Spark-Operator-Distinct&Union&++

最新推荐文章于 2022-07-22 11:52:31 发布

MissionLee

最新推荐文章于 2022-07-22 11:52:31 发布

阅读量156

点赞数

分类专栏： Spark 文章标签： scala spark

本文链接：https://blog.csdn.net/qq_26246063/article/details/79818837

版权

Spark 专栏收录该内容

9 篇文章 0 订阅

订阅专栏

note 1
这里只是将我学习初期笔记拿来分享，没有做太多精细的推理验证，如有错误，希望指正。
note 2
整个算子系列应用的测试数据是相同的，在本系列第一篇Spark-Operator-Map中有完整的测试数据
note 3
因为工作环境如此，我个人使用Java+Scala混合开发，请悉知
note 4
代码版本
    -Spark2.2 
    -Scala2.11

源码

  /**
   * Return a new RDD containing the distinct elements in this RDD.
   */
  def distinct(numPartitions: Int)(implicit ord: Ordering[T] = null): RDD[T] = withScope {
    map(x => (x, null)).reduceByKey((x, y) => x, numPartitions).map(_._1)
  }

  /**
   * Return a new RDD containing the distinct elements in this RDD.
   */
  def distinct(): RDD[T] = withScope {
    distinct(partitions.length)
  }


    /**
   * Return the union of this RDD and another one. Any identical elements will appear multiple
   * times (use `.distinct()` to eliminate them).
   */
  def union(other: RDD[T]): RDD[T] = withScope {
    sc.union(this, other)
  }

  /**
   * Return the union of this RDD and another one. Any identical elements will appear multiple
   * times (use `.distinct()` to eliminate them).
   */
  def ++(other: RDD[T]): RDD[T] = withScope {
    this.union(other)
  }

union 和 ++ 实际上是同一个方法

union测试代码

object DistinctAndUnion {
  val ss =SparkSession.builder().appName("1").master("local").getOrCreate();
  val sc = ss.sparkContext

  val rdd = sc.textFile("/home/missingli/IdeaProjects/SparkLearn/src/main/resources/sparkbasic.txt")
  sc.setLogLevel("error")

  def main(args: Array[String]): Unit = {
    val rdd2 = sc.textFile("/home/missingli/IdeaProjects/SparkLearn/src/main/resources/sparkbasic.txt")

• 数据摘录:
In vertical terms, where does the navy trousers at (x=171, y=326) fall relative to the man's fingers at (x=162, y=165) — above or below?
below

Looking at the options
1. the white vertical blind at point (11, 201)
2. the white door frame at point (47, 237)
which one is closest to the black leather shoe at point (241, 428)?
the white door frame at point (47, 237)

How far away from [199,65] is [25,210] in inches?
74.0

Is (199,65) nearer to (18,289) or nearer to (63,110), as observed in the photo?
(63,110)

• 任务要求: 从最后一行之后续写这篇讲解 Spark 中 distinct、union 与 ++ 算子的原文。 这些材料取自另一来源。

• 练习结果:
    val rdd3 = rdd++rdd2
    val rdd4 = rdd.union(rdd2)
    println("rdd")
    rdd.foreach(println)
    println("rdd2")
    rdd2.foreach(println)
    println("rdd3 = rdd1 ++rdd2")
    rdd3.foreach(println)
    println("rdd4 = rdd.union(rdd2)")
    rdd3.foreach(println)
  }
}

打印结果

rdd
1,a,c,b
2,w,gd,h
3,h,r,x
4,6,s,b
5,h,d,o
6,q,w,e
rdd2
1,a,c,b
2,w,gd,h
3,h,r,x
4,6,s,b
5,h,d,o
6,q,w,e
rdd3 = rdd1 ++rdd2
1,a,c,b
2,w,gd,h
3,h,r,x
4,6,s,b
5,h,d,o
6,q,w,e
1,a,c,b
2,w,gd,h
3,h,r,x
4,6,s,b
5,h,d,o
6,q,w,e
rdd4 = rdd.union(rdd2)
1,a,c,b
2,w,gd,h
3,h,r,x
4,6,s,b
5,h,d,o
6,q,w,e
1,a,c,b
2,w,gd,h
3,h,r,x
4,6,s,b
5,h,d,o
6,q,w,e

Distinct测试代码-对基本类型

object DistinctAndUnion {
  val ss =SparkSession.builder().appName("1").master("local").getOrCreate();
  val sc = ss.sparkContext

  val rdd = sc.textFile("/home/missingli/IdeaProjects/SparkLearn/src/main/resources/sparkbasic.txt")
  sc.setLogLevel("error")

  def main(args: Array[String]): Unit = {
    val rdd2 = sc.textFile("/home/missingli/IdeaProjects/SparkLearn/src/main/resources/sparkbasic.txt")
    val rdd3 = rdd++rdd2
    rdd3.foreach(println)
    println("---------------")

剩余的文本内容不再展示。